The Cobbler was Jock Nimlin's mountain and he pioneered many of the routes. Probably the most popular was the Recess Route on the North Peak which he climbed in 1933. Part of it had been climbed by that pundit, Raeburn, in 1904 - an important feat and never properly recognised. Jock climbed it directly from below, completing the route, and later made the first winter ascent which was an amazing pre-war achievement. It is unusual to get really good winter conditions on the Cobbler, it's a bit too stunted for that plus the fact that the salty fingers of Loch Long and Loch Fyne are close by. However the traverse of Jean, the south peak, can give a crampon-biting day when you get it right.

For years Ben Humble was the top sales rep of the Cobbler, his favourite mountain, the centre piece of the ''Arrochar Alps'' as he liked to call them. From his house in Arrochar he was a regular visitor toiling up the side of the Buttermilk Burn to have the mountain suddenly revealed when he crested the slope. Ben (the enthusiast) at any moment could generate Cobbler enthusiasm on a par with the Tartan Army. He once told me: ''I would have resolved to climb one of the other peaks of the Arrochar Alps on a given day, but for some inexplicable reason my climbing boots always seemed to take me up the Cobbler . . .''

The post-war era, the time of the motor bike and the 210 Primus, that great brewmaster, was probably the most productive for new routes and one saw the dedicated few hanging each weekend from its minuscule mica-schist rugosities. The Creagh Dhu Club were most active, especially John Cunningham and Bill Smith.

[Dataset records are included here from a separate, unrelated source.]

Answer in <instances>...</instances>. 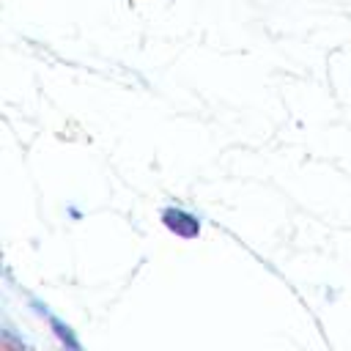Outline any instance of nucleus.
<instances>
[{"mask_svg":"<svg viewBox=\"0 0 351 351\" xmlns=\"http://www.w3.org/2000/svg\"><path fill=\"white\" fill-rule=\"evenodd\" d=\"M162 217H165V225H167L170 230H176L178 236H195V233L200 230V222H197L192 214H186V211L167 208Z\"/></svg>","mask_w":351,"mask_h":351,"instance_id":"1","label":"nucleus"}]
</instances>
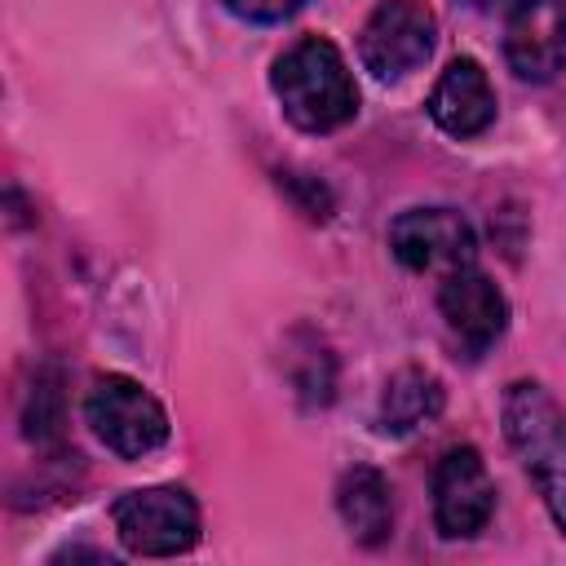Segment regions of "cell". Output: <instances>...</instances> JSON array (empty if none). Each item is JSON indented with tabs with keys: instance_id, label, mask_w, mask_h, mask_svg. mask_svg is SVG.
<instances>
[{
	"instance_id": "obj_1",
	"label": "cell",
	"mask_w": 566,
	"mask_h": 566,
	"mask_svg": "<svg viewBox=\"0 0 566 566\" xmlns=\"http://www.w3.org/2000/svg\"><path fill=\"white\" fill-rule=\"evenodd\" d=\"M270 88L301 133H332L358 115V84L340 49L323 35H305L287 53H279Z\"/></svg>"
},
{
	"instance_id": "obj_2",
	"label": "cell",
	"mask_w": 566,
	"mask_h": 566,
	"mask_svg": "<svg viewBox=\"0 0 566 566\" xmlns=\"http://www.w3.org/2000/svg\"><path fill=\"white\" fill-rule=\"evenodd\" d=\"M504 438L517 451L526 478L535 482L548 517L566 535V411L535 380H513L504 389Z\"/></svg>"
},
{
	"instance_id": "obj_3",
	"label": "cell",
	"mask_w": 566,
	"mask_h": 566,
	"mask_svg": "<svg viewBox=\"0 0 566 566\" xmlns=\"http://www.w3.org/2000/svg\"><path fill=\"white\" fill-rule=\"evenodd\" d=\"M84 420L124 460H142L168 442V416L159 398L119 371L93 380V389L84 394Z\"/></svg>"
},
{
	"instance_id": "obj_4",
	"label": "cell",
	"mask_w": 566,
	"mask_h": 566,
	"mask_svg": "<svg viewBox=\"0 0 566 566\" xmlns=\"http://www.w3.org/2000/svg\"><path fill=\"white\" fill-rule=\"evenodd\" d=\"M115 535L137 557H172L199 539V504L186 486L124 491L111 509Z\"/></svg>"
},
{
	"instance_id": "obj_5",
	"label": "cell",
	"mask_w": 566,
	"mask_h": 566,
	"mask_svg": "<svg viewBox=\"0 0 566 566\" xmlns=\"http://www.w3.org/2000/svg\"><path fill=\"white\" fill-rule=\"evenodd\" d=\"M433 40L438 22L424 0H380L358 31V57L376 80H402L429 62Z\"/></svg>"
},
{
	"instance_id": "obj_6",
	"label": "cell",
	"mask_w": 566,
	"mask_h": 566,
	"mask_svg": "<svg viewBox=\"0 0 566 566\" xmlns=\"http://www.w3.org/2000/svg\"><path fill=\"white\" fill-rule=\"evenodd\" d=\"M495 513V482L486 473V460L478 447H451L442 451L433 469V526L447 539H469L486 531Z\"/></svg>"
},
{
	"instance_id": "obj_7",
	"label": "cell",
	"mask_w": 566,
	"mask_h": 566,
	"mask_svg": "<svg viewBox=\"0 0 566 566\" xmlns=\"http://www.w3.org/2000/svg\"><path fill=\"white\" fill-rule=\"evenodd\" d=\"M389 248L416 274L424 270L451 274L460 265H473L478 239H473V226L455 208H407L389 226Z\"/></svg>"
},
{
	"instance_id": "obj_8",
	"label": "cell",
	"mask_w": 566,
	"mask_h": 566,
	"mask_svg": "<svg viewBox=\"0 0 566 566\" xmlns=\"http://www.w3.org/2000/svg\"><path fill=\"white\" fill-rule=\"evenodd\" d=\"M504 57L531 84L566 71V0H513L504 22Z\"/></svg>"
},
{
	"instance_id": "obj_9",
	"label": "cell",
	"mask_w": 566,
	"mask_h": 566,
	"mask_svg": "<svg viewBox=\"0 0 566 566\" xmlns=\"http://www.w3.org/2000/svg\"><path fill=\"white\" fill-rule=\"evenodd\" d=\"M438 310H442L447 327L464 340L469 354L491 349L509 327V301L478 265H460V270L442 274Z\"/></svg>"
},
{
	"instance_id": "obj_10",
	"label": "cell",
	"mask_w": 566,
	"mask_h": 566,
	"mask_svg": "<svg viewBox=\"0 0 566 566\" xmlns=\"http://www.w3.org/2000/svg\"><path fill=\"white\" fill-rule=\"evenodd\" d=\"M429 119L447 137H478L495 119V88L478 57H451L429 93Z\"/></svg>"
},
{
	"instance_id": "obj_11",
	"label": "cell",
	"mask_w": 566,
	"mask_h": 566,
	"mask_svg": "<svg viewBox=\"0 0 566 566\" xmlns=\"http://www.w3.org/2000/svg\"><path fill=\"white\" fill-rule=\"evenodd\" d=\"M336 509H340V522L349 526V535L367 548L385 544L389 531H394V491H389L385 473L371 469V464H354V469L340 473Z\"/></svg>"
},
{
	"instance_id": "obj_12",
	"label": "cell",
	"mask_w": 566,
	"mask_h": 566,
	"mask_svg": "<svg viewBox=\"0 0 566 566\" xmlns=\"http://www.w3.org/2000/svg\"><path fill=\"white\" fill-rule=\"evenodd\" d=\"M442 380L424 367H398L389 380H385V394H380V424L385 433H416L420 424L438 420L442 411Z\"/></svg>"
},
{
	"instance_id": "obj_13",
	"label": "cell",
	"mask_w": 566,
	"mask_h": 566,
	"mask_svg": "<svg viewBox=\"0 0 566 566\" xmlns=\"http://www.w3.org/2000/svg\"><path fill=\"white\" fill-rule=\"evenodd\" d=\"M27 438L31 442H53L62 433V389H57V371H40L31 394H27Z\"/></svg>"
},
{
	"instance_id": "obj_14",
	"label": "cell",
	"mask_w": 566,
	"mask_h": 566,
	"mask_svg": "<svg viewBox=\"0 0 566 566\" xmlns=\"http://www.w3.org/2000/svg\"><path fill=\"white\" fill-rule=\"evenodd\" d=\"M305 0H226V9L243 22H283L301 9Z\"/></svg>"
}]
</instances>
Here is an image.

The Cobbler was never big with English climbers. Probably they felt that the longer climbs to the north in Glencoe and Ben Nevis made their sorties north more productive. Few new routes have been done other than by indigenous Scots. Also the wrinkles which pass as Cobbler holds require nerve and experience to manipulate and when lichen-coated mica-schist is wet it can be knee-shaking! Every west coast climber, especially those who cut their clinkers and Tricounis on this elegant mountain has a soft spot for it. It's like a girlfriend who's never aged.